Two people were being treated with gunshot wounds at the Russia hospital in the Lakeside city while five other victims at the same facility had injuries inflicted by blunt objects, Mbogori said.

She said injured victims had also been admitted at Orupa nursing home and Tabaka mission hospital in Migori.

 According to the human rights defender, police were also forcefully gaining entrance to people’s homes and threatening them with violence including rape.

She listed Nyamasaria, Morlem and Nyalenda in Kisumu and Nairobi’s Kibera and Mathare slums as areas where GSU officers were also allegedly extorting money from residents in exchange for their freedom.

Meanwhile, the KNCHR has condemned criminal acts being perpetrated by some people in the guise of demonstrating.

Mbogori said while picketing and demonstrating is guaranteed under Articles 37 and 38 of the Constitution, it was wrong for people to take advantage of the legal provision to loot and destroy public and private property.

“Our commission appeals for calm and reminds Kenyans that the rule of law and human rights have not been suspended during this period.”

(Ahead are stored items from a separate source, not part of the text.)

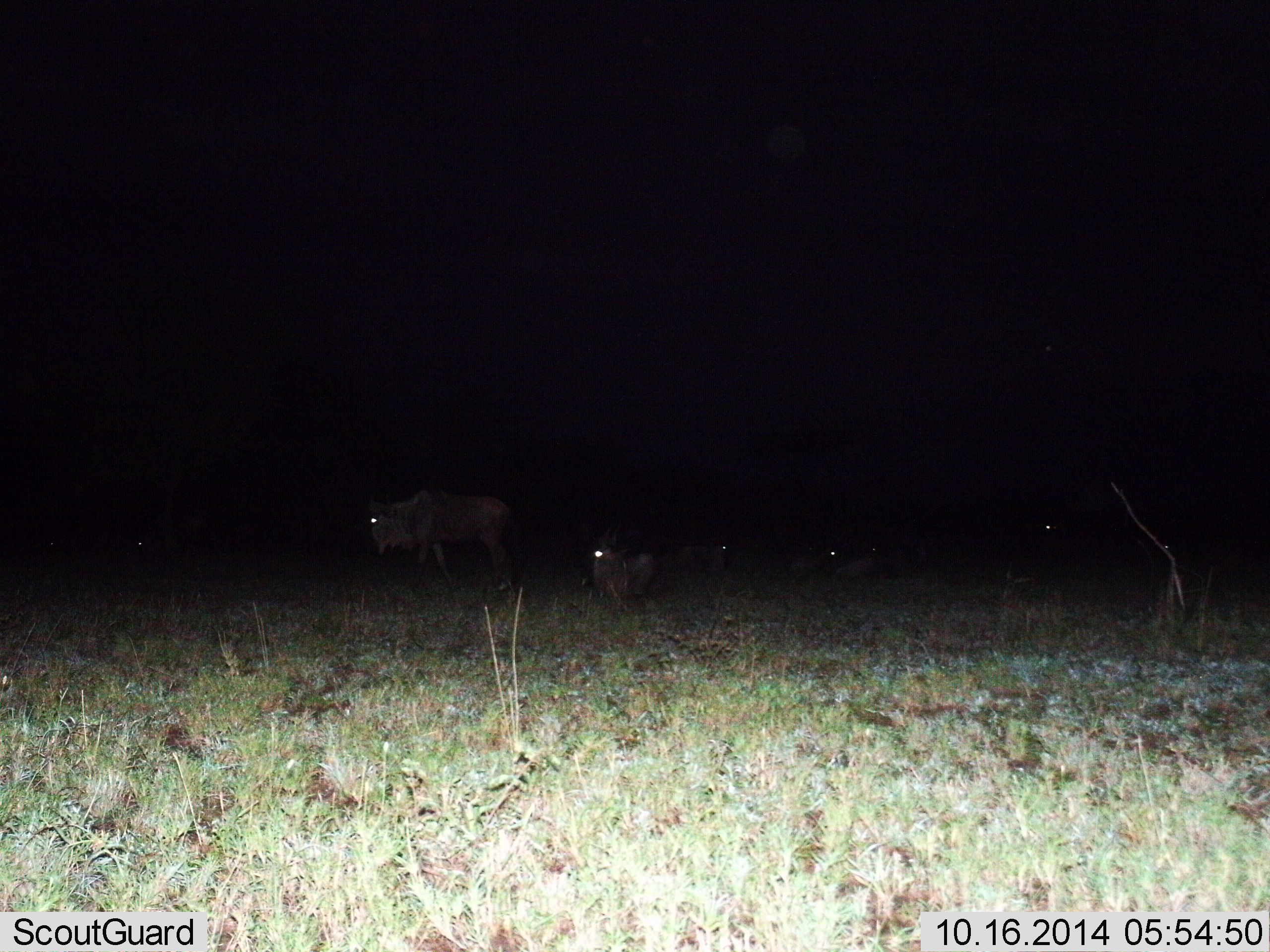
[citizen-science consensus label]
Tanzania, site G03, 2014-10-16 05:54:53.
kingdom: Animalia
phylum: Chordata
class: Mammalia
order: Artiodactyla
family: Bovidae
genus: Connochaetes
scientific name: Connochaetes taurinus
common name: blue wildebeest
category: wildebeest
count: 5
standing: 40%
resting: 60%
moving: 50%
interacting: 0%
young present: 0%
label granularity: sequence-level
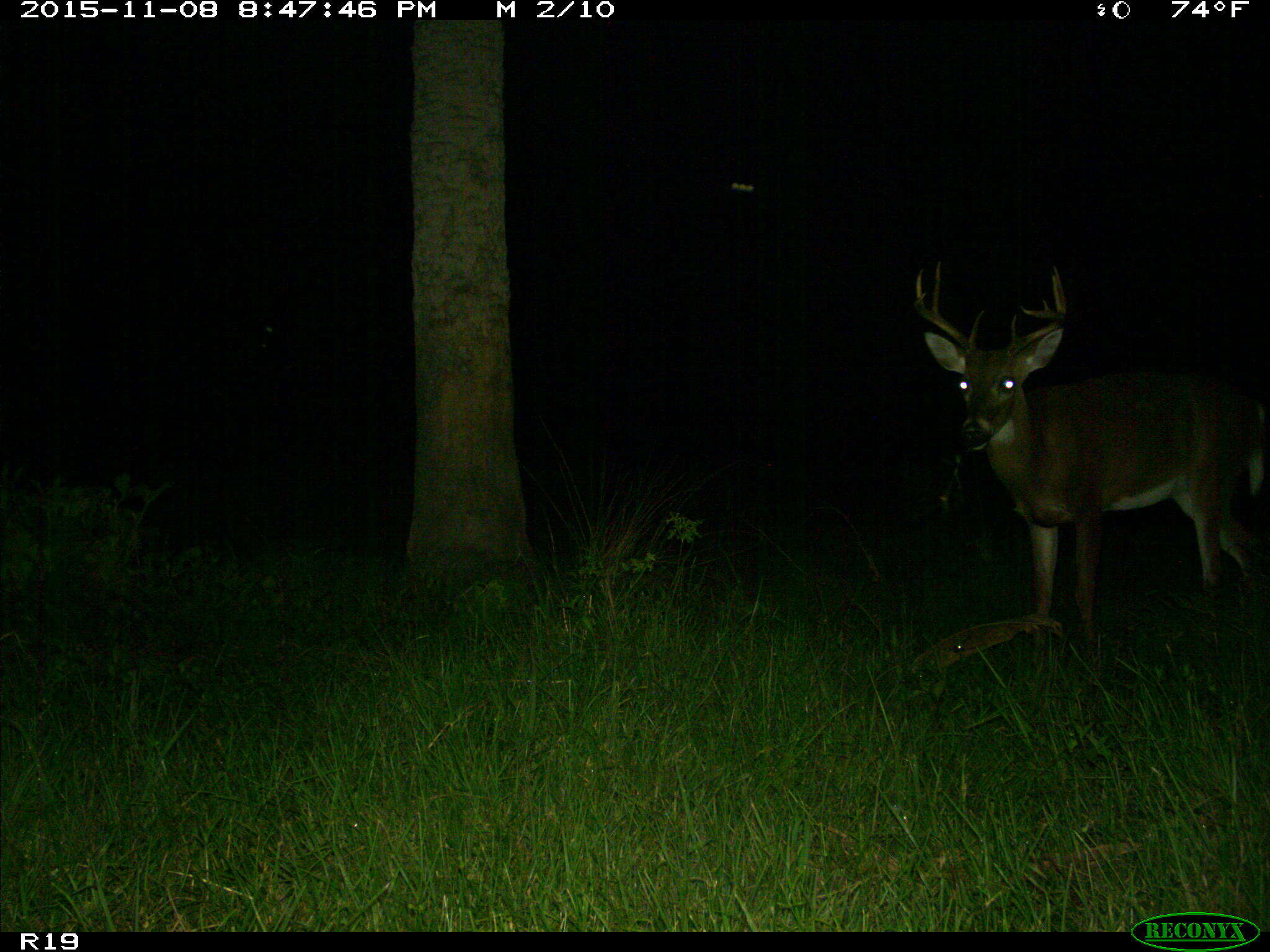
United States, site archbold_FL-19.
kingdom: Animalia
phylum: Chordata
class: Mammalia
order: Artiodactyla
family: Cervidae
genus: Odocoileus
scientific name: Odocoileus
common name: deer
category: unidentified deer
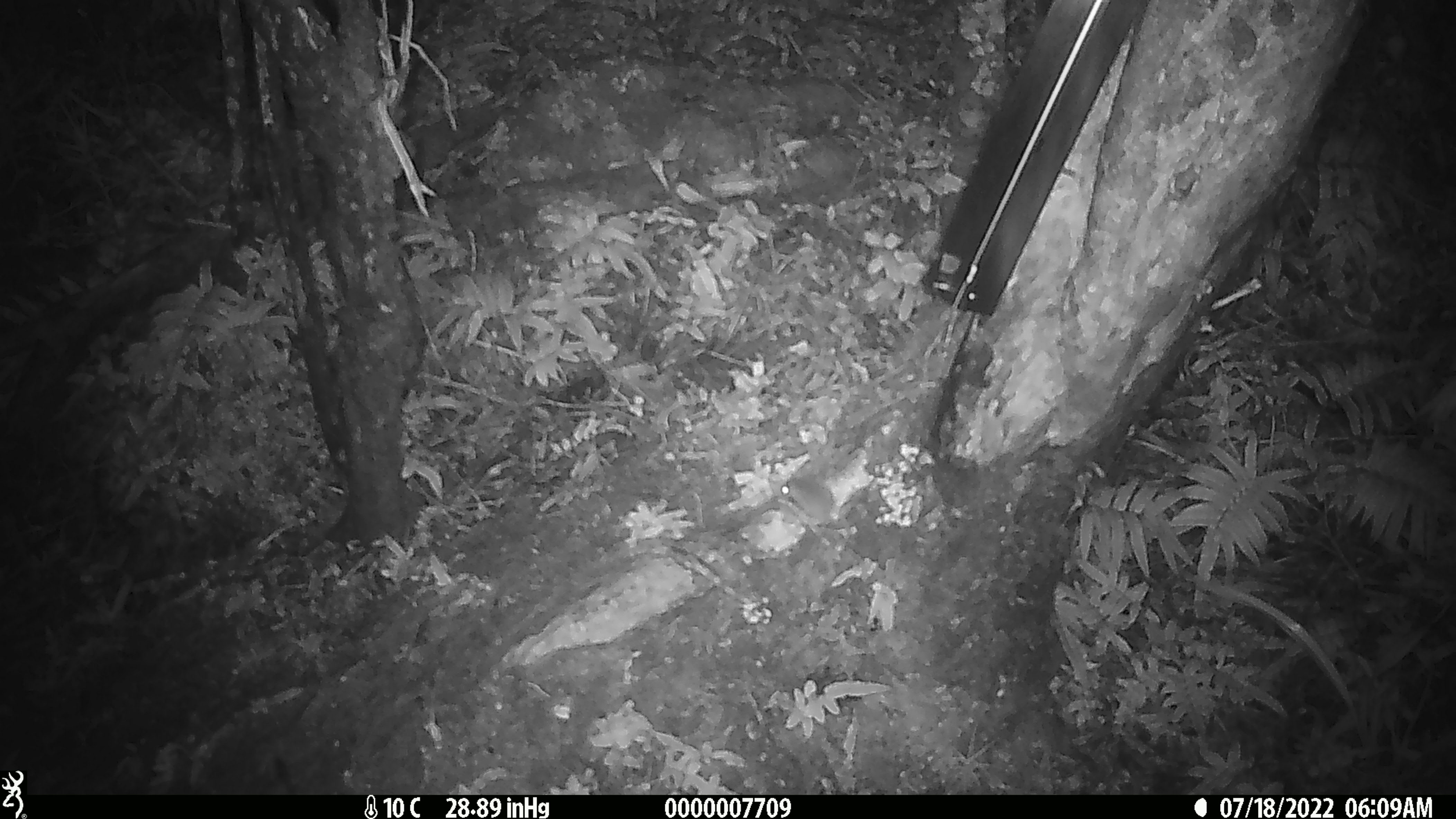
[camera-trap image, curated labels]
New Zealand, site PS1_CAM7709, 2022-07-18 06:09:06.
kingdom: Animalia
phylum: Chordata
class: Mammalia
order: Rodentia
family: Muridae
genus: Mus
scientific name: Mus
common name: mouse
Mouse (Mus).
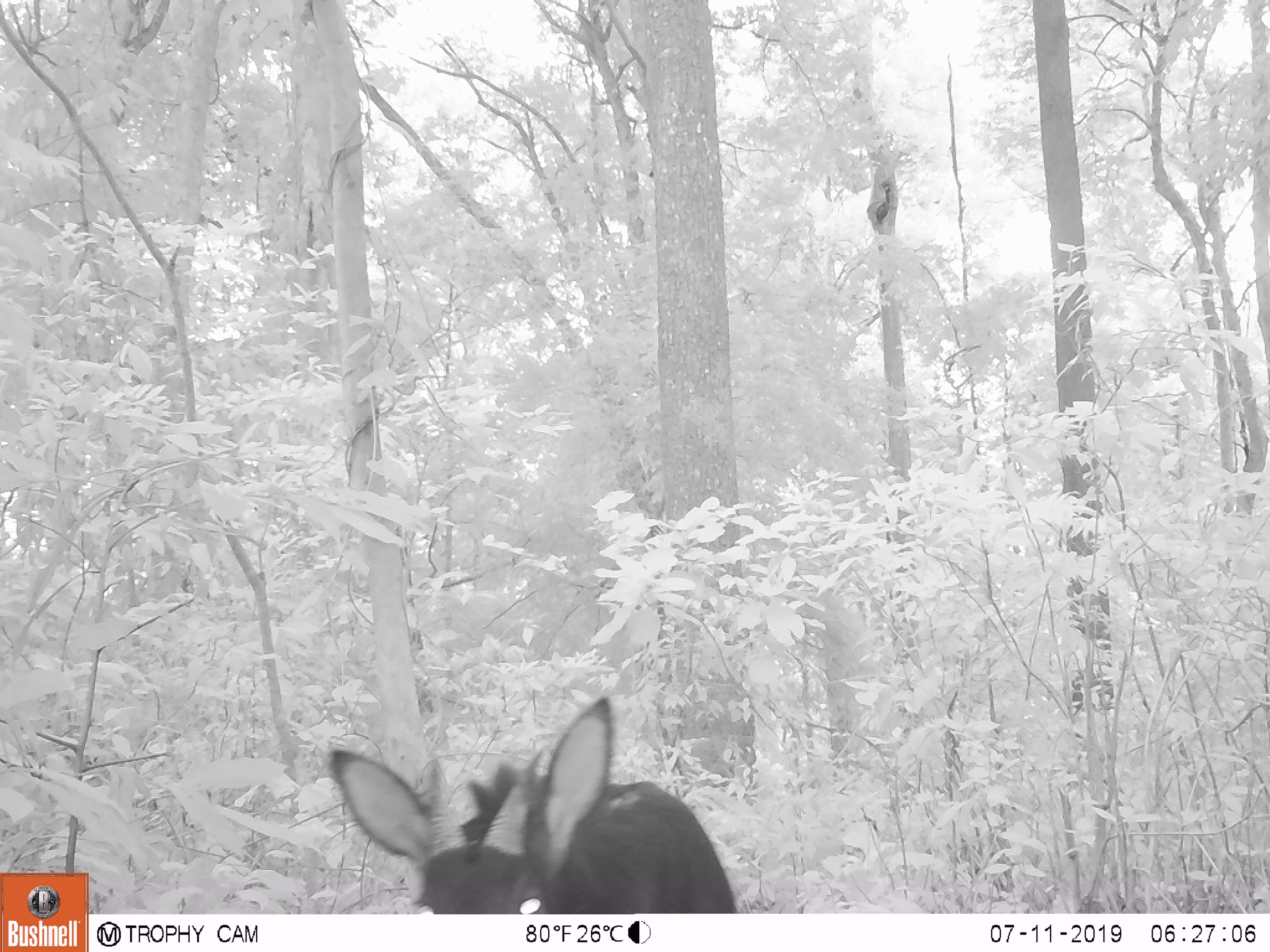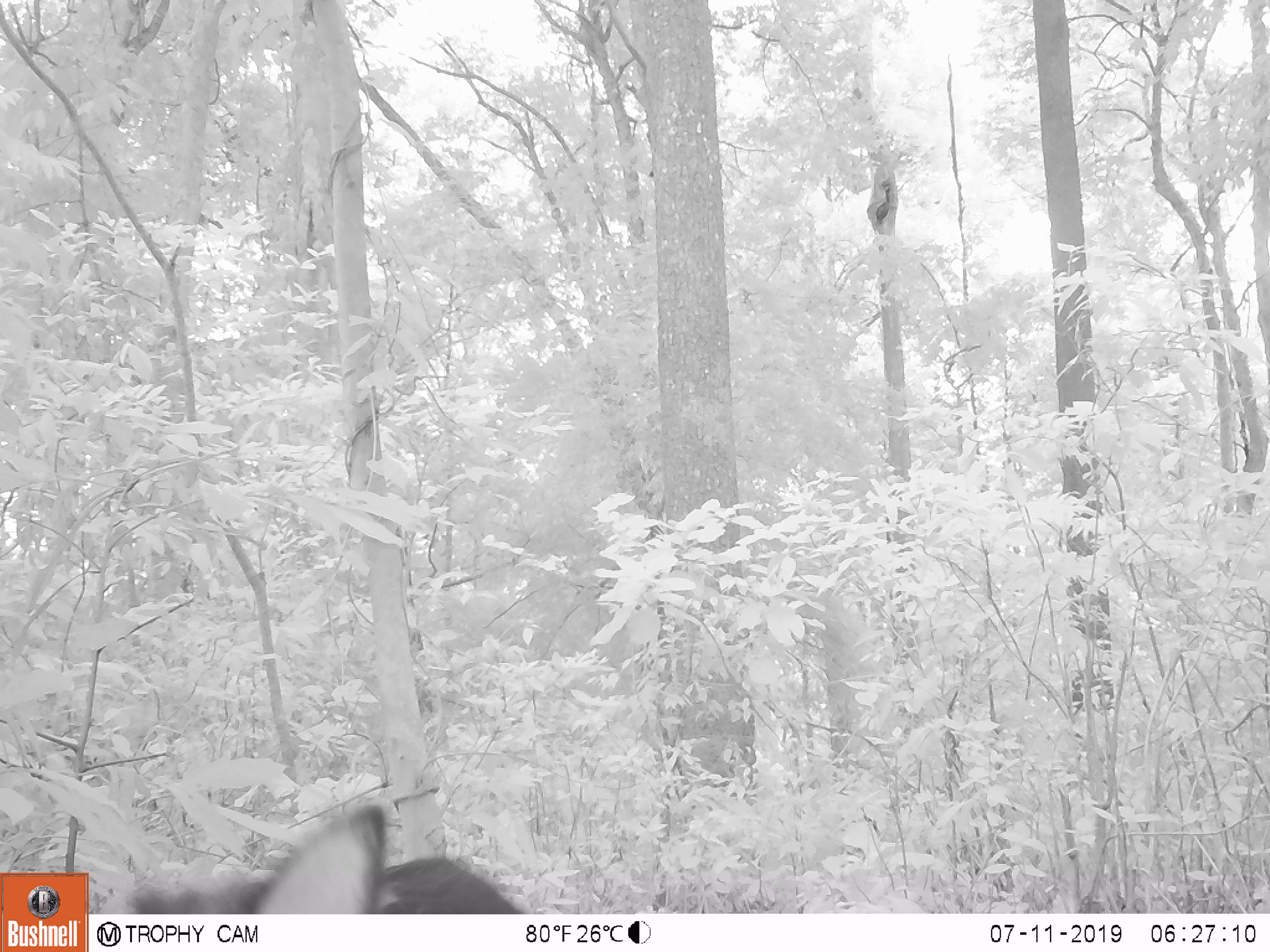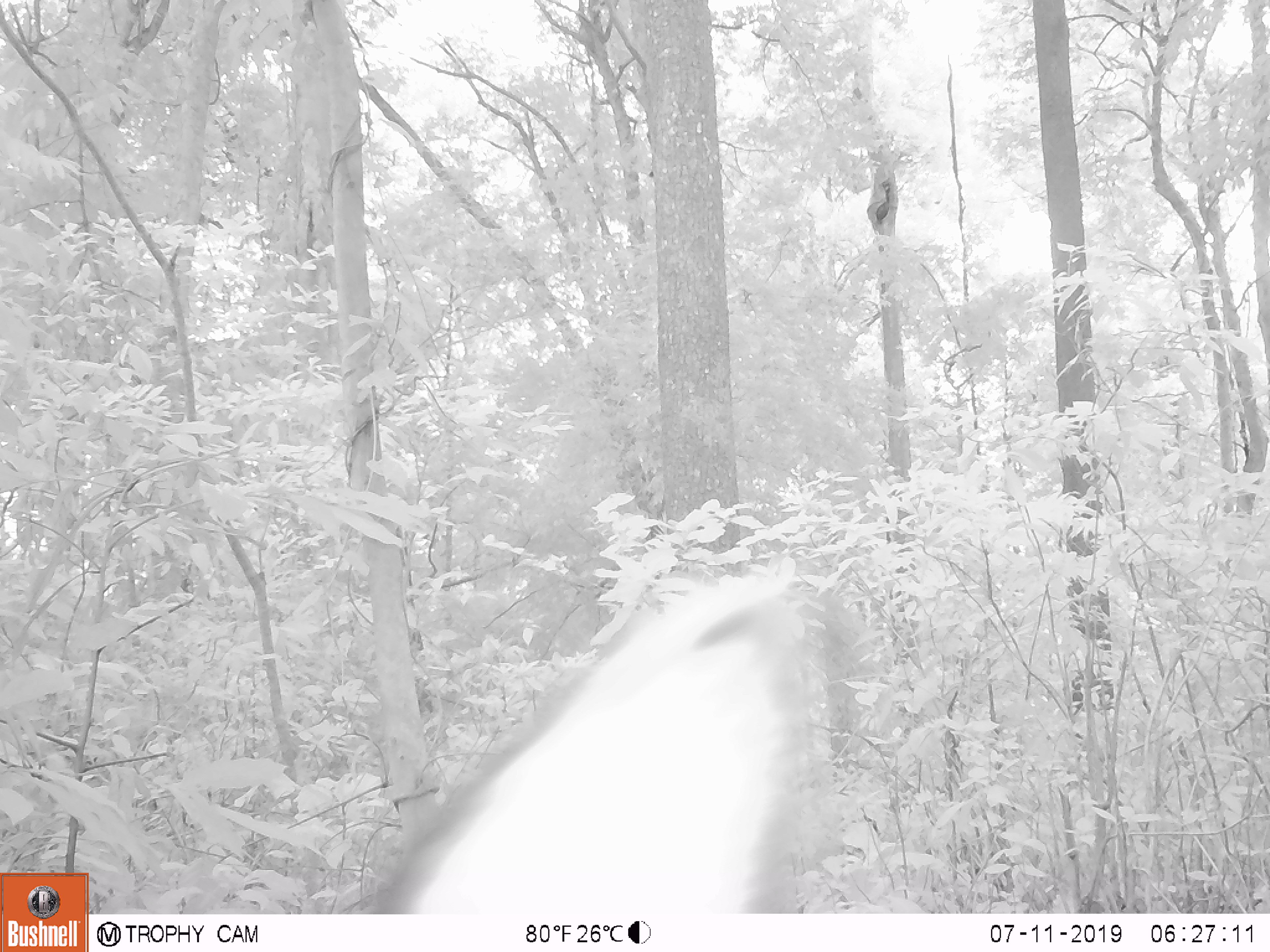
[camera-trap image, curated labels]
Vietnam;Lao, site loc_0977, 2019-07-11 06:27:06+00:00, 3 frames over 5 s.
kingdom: Animalia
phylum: Chordata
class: Mammalia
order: Artiodactyla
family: Bovidae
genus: Capricornis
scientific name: Capricornis sumatraensis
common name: chinese serow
Chinese serow (Capricornis sumatraensis). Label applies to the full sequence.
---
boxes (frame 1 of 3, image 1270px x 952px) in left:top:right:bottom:
chinese serow: 322:696:740:911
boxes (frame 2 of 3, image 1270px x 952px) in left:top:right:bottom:
chinese serow: 125:796:527:913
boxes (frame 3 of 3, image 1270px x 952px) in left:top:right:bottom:
chinese serow: 371:572:805:914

“That means as members of the public, you must respect and uphold the dignity, life and property of others,” Mbogori said.

Her remarks came amid reports that demonstrators attacked a bank in Kibera’s Gatwekera area and looted businesses in Kawangware and Dandora.

Related: Amnesty warns police after deadly post-election protests

Mbogori asked members of the public to report any cases of abuse of human rights through the toll-free number 0800-720-627 or through SMS line 22359.

She further urged the Independent Electoral and Boundaries Commission to move with speed and upload all Forms 34As and 34Bs on its portal for public scrutiny to help quell rising tensions caused by suspicions surrounding the election results.